Too broken for a hearse

The Ravine Sable community in Longdenville, Central Trinidad, faces an infrastructure crisis of such severity that it has fundamentally disrupted both life and death. The community’s main access road has deteriorated into an impassable hazard, recently forcing a funeral home to refuse hearse service. This left grieving residents unable to bring a deceased neighbor home for a final farewell, compelling them to hold services in a distant town center instead.

This incident epitomizes a decades-long neglect. Senior citizen Madho Siew, a 30-year resident, confirmed the road was last properly paved in 1995. The situation has been severely exacerbated by over 50 daily ten-wheeler trucks accessing a local sandpit, traffic for which the road was never engineered. These heavy vehicles systematically destroy the pavement and generate suffocating dust clouds.

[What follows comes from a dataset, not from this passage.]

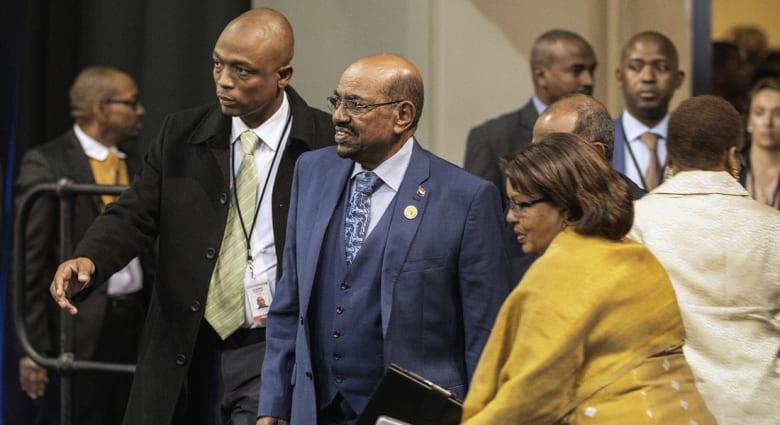 """الخارجية السودانية تقلل من أمر قضائي بـ""""منع"""" البشير من مغادرة جنوب أفريقيا: ليس هناك ما يهدد الرئيس"""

The consequences are multifaceted and severe. Resident Sukdai Jogie, 72, suffers from chronic dust-induced coughing, a diagnosed medical condition directly attributed to her proximity to the road. The financial burden on residents is crushing; one newcomer reported spending nearly $30,000 on six separate vehicle repairs in just over a year. Local mechanic Darrion’s Automotive Mechanical Services confirms 75% of community vehicles require frequent suspension repairs, costing between $8,000-$15,000, leaving many cars abandoned as unaffordable fixtures.

Public transport offers little relief. Taxis frequently refuse the route, and those that do charge exorbitant fares up to $50 for a single trip after dark. In the absence of government action for nearly a decade, community contractor Donny Parasram Sookdeo has become an unlikely guardian. He has personally absorbed thousands in costs to conduct patchwork repairs and clear overgrown vegetation, calling it his way of “giving back.”

Residents now pin their hopes on a new government and their active MP, Dr. Rishad Seecheran, pleading for a permanent solution that will restore not just their road, but their dignity, health, and financial stability.